Curso de Gênero e Feminismos expõe diversidade de perspectivas acadêmicas e práticas
Durante cinco dias, cerca de 500 pessoas – em sua grande maioria mulheres –, estiveram reunidas na Universidade Federal de Santa Catarina (UFSC) para discutir questões relacionadas ao protagonismo e às lutas da mulher na sociedade. O 7º Curso de Gênero e Feminismos, promovido pelo Instituto de Estudos de Gênero (IEG/UFSC) entre 18 e 22 de fevereiro, foi marcado pela diversidade de perspectivas e pelo diálogo constante e intenso entre a academia e os movimentos sociais. Pesquisadoras, estudantes, ativistas, moradoras da cidade e do campo, negras, indígenas, estrangeiras: mulheres com múltiplas trajetórias e experiências de vida participaram das exposições, debates e atividades culturais. O clima foi de reflexão crítica, resistência e também de celebração e alegria.
O curso recebeu este ano um número recorde de inscritas: 939. Foi o evento mais procurado entre os cursos de verão de 2019 da Escola de Extensão da UFSC. A enorme demanda surpreendeu as organizadoras, uma vez que a primeira edição do curso, em 2007, teve somente 20 participantes. “Em apenas algumas horas, as 100 vagas inicialmente disponíveis já estavam esgotadas. Resolvemos aumentar o número, mas em dois dias as 300 novas vagas também já tinham sido preenchidas”, relata Vera Gasparetto, doutoranda do Programa de Pós-graduação Interdisciplinar em Ciências Humanas (PPGICH/UFSC), integrante do IEG e uma das organizadoras do evento. Além de Florianópolis, as participantes vieram de outras cidades de Santa Catarina – Criciúma, Itajaí, Joinville, Chapecó etc – e também de outros estados, como Paraná, Rio Grande do Sul e Minas Gerais.
Vera acredita que o grande interesse pelo tema se deve à atual conjuntura política, que suscita a necessidade de pensamento crítico e engajamento político; como também do esforço do IEG em se aproximar cada vez mais da sociedade civil, sobretudo através da interlocução com os movimentos sociais. “Trouxemos para essa edição três representações que consideramos emblemáticas para o momento que vive o país: Vanda Pinedo, que representa o Movimento Negro Unificado (MNU) e abordou questões relativas às mulheres negras; Justina Cima, coordenadora nacional do Movimento de Mulheres Camponesas (MMC); e Carla Ayres, coordenadora da Associação Acontece – Arte e Política LGBTI+. Procuramos colocar, em cada mesa, uma visão acadêmica e outra da sociedade, de pessoas engajadas em lutas concretas, no ativismo.”
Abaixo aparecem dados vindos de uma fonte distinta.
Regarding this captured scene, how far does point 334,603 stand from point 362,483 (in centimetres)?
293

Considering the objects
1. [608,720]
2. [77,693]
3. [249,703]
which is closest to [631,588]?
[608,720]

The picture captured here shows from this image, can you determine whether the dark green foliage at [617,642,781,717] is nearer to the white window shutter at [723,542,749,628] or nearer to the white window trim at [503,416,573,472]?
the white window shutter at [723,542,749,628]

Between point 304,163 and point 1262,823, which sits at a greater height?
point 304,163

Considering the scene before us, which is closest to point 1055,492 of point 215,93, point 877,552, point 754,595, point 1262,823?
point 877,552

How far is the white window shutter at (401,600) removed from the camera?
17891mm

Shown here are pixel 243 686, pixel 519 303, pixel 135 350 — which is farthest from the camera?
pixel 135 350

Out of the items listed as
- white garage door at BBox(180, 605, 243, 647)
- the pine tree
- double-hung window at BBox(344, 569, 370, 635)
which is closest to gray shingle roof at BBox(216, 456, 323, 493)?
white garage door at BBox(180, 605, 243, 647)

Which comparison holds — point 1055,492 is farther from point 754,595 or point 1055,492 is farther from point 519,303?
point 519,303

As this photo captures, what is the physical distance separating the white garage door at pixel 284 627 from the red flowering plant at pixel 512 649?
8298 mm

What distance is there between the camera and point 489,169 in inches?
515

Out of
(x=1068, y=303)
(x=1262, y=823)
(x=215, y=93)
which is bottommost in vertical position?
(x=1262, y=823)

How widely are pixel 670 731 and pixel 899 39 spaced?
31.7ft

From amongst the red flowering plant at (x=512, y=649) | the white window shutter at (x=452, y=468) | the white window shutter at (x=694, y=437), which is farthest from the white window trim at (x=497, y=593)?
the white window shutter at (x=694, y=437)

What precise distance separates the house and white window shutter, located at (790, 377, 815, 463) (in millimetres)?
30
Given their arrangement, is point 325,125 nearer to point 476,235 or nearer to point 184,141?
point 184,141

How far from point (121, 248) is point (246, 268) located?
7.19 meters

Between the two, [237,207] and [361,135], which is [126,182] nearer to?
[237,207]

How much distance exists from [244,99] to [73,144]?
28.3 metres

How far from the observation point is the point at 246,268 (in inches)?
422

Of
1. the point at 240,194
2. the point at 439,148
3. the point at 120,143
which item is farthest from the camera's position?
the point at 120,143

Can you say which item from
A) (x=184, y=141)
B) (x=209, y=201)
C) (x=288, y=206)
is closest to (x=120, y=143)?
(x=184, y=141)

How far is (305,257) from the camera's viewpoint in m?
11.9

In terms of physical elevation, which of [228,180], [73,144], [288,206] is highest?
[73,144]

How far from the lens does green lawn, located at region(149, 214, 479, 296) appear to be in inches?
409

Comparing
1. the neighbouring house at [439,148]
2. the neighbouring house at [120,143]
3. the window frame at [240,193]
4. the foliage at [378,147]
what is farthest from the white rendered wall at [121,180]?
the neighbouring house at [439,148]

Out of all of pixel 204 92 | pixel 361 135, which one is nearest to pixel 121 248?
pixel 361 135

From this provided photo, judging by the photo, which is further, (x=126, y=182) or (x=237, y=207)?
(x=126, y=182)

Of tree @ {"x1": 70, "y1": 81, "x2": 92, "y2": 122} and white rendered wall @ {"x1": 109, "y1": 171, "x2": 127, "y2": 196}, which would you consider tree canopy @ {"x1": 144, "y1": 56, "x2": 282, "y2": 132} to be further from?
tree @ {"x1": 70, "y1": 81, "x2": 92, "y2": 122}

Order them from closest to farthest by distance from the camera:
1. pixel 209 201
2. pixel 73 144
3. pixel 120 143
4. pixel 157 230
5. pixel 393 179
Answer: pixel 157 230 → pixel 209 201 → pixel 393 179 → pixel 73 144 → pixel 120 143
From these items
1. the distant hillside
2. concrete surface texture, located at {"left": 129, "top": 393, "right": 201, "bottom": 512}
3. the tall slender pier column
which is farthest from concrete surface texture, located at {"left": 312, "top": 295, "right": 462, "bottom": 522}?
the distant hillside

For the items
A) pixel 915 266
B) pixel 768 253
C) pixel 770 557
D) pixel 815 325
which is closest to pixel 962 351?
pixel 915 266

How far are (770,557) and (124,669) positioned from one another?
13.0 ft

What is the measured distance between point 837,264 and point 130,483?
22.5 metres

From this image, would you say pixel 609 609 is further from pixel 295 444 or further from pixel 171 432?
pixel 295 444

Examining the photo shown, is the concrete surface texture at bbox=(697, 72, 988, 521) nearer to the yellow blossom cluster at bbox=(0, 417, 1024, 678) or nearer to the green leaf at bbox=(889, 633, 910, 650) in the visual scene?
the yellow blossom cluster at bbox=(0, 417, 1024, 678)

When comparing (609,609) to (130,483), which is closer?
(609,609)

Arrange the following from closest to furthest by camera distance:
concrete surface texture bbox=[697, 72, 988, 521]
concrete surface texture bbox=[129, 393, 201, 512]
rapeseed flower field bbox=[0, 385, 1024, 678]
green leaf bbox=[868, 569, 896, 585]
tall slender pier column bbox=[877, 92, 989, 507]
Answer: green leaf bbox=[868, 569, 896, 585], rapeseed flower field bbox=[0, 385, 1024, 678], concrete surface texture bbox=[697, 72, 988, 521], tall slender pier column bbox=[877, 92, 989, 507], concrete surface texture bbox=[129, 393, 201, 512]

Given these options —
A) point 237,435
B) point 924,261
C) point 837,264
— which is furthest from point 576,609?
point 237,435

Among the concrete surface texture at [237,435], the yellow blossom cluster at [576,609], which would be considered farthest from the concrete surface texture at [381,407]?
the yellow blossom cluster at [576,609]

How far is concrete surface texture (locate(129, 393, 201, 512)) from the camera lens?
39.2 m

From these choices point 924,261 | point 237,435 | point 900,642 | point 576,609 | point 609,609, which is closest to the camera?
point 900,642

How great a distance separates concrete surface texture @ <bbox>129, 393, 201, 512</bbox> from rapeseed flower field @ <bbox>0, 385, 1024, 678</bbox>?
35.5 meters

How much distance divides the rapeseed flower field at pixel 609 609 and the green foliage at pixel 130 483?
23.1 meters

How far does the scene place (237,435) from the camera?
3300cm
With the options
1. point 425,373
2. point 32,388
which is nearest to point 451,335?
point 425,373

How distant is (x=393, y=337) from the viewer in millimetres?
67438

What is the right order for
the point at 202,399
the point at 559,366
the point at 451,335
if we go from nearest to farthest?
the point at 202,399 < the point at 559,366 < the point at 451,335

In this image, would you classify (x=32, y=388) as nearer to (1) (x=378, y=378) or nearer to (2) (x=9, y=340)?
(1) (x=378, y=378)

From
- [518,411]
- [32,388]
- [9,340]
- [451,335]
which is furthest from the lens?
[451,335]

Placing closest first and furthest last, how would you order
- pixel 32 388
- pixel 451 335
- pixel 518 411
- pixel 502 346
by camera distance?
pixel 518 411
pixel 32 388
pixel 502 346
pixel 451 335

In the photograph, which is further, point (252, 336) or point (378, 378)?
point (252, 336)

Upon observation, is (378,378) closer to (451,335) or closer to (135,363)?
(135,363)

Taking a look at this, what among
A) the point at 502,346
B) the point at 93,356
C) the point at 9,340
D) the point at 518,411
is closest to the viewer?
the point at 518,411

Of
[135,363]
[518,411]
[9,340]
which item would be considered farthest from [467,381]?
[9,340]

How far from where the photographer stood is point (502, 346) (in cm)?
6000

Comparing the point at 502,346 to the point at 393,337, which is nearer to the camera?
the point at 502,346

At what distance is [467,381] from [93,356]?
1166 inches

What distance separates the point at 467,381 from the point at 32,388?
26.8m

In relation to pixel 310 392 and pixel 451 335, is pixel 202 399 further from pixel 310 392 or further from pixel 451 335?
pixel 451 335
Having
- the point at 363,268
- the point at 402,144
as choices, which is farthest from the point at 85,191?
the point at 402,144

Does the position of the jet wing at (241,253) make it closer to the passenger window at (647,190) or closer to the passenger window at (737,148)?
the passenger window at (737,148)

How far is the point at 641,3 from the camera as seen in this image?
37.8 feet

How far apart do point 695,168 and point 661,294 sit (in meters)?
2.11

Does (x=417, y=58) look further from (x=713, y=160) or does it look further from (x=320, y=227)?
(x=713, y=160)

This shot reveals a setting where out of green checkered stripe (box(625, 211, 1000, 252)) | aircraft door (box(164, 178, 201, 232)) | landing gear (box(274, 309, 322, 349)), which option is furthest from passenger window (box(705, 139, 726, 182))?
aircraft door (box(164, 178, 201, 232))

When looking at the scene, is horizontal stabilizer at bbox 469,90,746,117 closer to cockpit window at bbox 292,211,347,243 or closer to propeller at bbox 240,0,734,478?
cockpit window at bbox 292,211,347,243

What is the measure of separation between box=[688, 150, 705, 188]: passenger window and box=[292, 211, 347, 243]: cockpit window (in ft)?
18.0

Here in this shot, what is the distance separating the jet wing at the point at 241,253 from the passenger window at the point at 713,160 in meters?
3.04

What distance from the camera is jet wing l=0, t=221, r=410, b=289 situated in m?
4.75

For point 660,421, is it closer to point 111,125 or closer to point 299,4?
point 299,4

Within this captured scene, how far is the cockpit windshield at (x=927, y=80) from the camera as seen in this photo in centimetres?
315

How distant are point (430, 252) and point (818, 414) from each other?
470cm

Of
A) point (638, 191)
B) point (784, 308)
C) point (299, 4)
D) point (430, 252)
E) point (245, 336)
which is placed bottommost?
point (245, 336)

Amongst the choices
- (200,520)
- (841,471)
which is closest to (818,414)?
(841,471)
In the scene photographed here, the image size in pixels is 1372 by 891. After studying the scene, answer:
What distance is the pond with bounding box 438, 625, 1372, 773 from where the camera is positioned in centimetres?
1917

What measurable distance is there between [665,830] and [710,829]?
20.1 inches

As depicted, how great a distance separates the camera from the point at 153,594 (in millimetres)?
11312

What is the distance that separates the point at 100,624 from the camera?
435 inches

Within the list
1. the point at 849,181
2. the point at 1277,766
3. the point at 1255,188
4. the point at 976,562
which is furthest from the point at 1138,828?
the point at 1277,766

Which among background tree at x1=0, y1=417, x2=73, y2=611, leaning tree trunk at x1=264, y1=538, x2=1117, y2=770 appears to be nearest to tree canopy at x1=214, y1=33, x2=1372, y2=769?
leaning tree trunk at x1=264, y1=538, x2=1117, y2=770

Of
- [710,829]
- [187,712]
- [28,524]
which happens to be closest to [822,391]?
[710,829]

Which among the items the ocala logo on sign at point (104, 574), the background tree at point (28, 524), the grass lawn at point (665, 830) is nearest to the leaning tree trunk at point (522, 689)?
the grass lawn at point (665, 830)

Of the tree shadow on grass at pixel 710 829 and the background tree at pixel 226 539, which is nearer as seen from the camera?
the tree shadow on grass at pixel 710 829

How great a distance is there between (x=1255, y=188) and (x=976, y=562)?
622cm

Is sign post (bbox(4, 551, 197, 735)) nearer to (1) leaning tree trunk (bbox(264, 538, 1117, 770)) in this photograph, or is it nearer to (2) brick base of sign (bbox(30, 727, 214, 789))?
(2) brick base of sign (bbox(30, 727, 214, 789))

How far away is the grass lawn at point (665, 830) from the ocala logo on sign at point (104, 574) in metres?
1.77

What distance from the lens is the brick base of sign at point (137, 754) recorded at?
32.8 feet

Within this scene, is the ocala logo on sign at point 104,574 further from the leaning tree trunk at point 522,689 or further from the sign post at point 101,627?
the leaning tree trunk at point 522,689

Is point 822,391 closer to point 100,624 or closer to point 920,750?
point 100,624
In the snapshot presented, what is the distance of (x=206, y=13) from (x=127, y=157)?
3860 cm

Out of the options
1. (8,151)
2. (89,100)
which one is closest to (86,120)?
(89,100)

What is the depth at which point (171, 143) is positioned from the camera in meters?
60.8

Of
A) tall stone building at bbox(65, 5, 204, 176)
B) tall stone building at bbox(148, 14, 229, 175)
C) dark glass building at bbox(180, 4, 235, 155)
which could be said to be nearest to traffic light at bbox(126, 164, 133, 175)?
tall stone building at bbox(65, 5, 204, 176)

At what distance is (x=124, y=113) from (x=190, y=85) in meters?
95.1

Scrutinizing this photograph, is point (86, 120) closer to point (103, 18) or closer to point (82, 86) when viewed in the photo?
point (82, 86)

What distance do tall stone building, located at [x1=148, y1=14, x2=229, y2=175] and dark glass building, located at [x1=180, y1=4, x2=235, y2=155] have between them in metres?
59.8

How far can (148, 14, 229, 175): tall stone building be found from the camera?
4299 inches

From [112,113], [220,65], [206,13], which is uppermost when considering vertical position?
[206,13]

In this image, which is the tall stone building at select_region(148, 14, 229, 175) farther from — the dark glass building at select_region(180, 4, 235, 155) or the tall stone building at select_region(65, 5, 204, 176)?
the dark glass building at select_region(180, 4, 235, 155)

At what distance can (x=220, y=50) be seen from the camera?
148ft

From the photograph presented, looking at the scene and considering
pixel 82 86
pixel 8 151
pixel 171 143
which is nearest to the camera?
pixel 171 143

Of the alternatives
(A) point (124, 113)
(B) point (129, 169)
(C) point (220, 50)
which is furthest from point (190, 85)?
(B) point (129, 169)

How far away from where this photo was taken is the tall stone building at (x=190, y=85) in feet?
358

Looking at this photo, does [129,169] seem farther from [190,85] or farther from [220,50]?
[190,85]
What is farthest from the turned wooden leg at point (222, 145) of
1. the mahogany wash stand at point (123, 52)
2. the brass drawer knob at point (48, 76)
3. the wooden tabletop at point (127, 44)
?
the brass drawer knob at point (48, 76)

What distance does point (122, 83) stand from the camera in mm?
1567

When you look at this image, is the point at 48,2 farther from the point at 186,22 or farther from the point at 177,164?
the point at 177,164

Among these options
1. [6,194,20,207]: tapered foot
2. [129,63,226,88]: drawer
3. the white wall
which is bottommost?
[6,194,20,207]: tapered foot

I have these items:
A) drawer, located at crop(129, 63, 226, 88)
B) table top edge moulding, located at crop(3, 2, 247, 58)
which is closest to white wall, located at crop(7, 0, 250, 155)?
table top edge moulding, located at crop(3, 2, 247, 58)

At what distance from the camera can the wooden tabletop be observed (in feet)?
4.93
Além da proximidade com os movimentos sociais, o IEG também integra o Conselho Estadual dos Direitos da Mulher e a Coordenadoria Municipal de Políticas Públicas para Mulheres, buscando contribuir na formulação de políticas públicas para mulheres. “Mas ainda temos um déficit”, explica Vera, “precisamos fazer mais trabalhos articulados, construir pesquisas em parceria com os movimentos feministas. A teoria feminista e os estudos de gênero ainda podem contribuir muito. Vemos aqui no Brasil e em várias partes do mundo uma tentativa de neutralizar, de aniquilar os avanços já conquistados. Mas as mulheres estão resistindo na academia e nos espaços de luta política. Hoje já são milhares de mulheres que se dizem feministas.”
A professora Miriam Grossi, coordenadora do IEG, também ressaltou o número impressionante de inscrições: “Observamos que esses eventos dedicados a discutir feminismo e gênero tem ampliado de forma exponencial o público. É muito importante essa contrarreação aos movimentos misóginos, conservadores e populistas contrários aos estudos de gênero. O que vemos é um aumento no número de pessoas que querem se informar, aprender e se integrar de forma mais aprofundada nas lutas feministas.” Para Miriam, outro ponto positivo nessa edição do curso foi a abrangência dos temas: “Cada vez chegam novas visões do feminismo e das teorias feministas. É fundamental escutar outras vozes e mostrar que o feminismo é realmente um campo teórico e político de grande amplitude. Nós somos muito plurais e nesse campo cabem muitas formas de pensar.”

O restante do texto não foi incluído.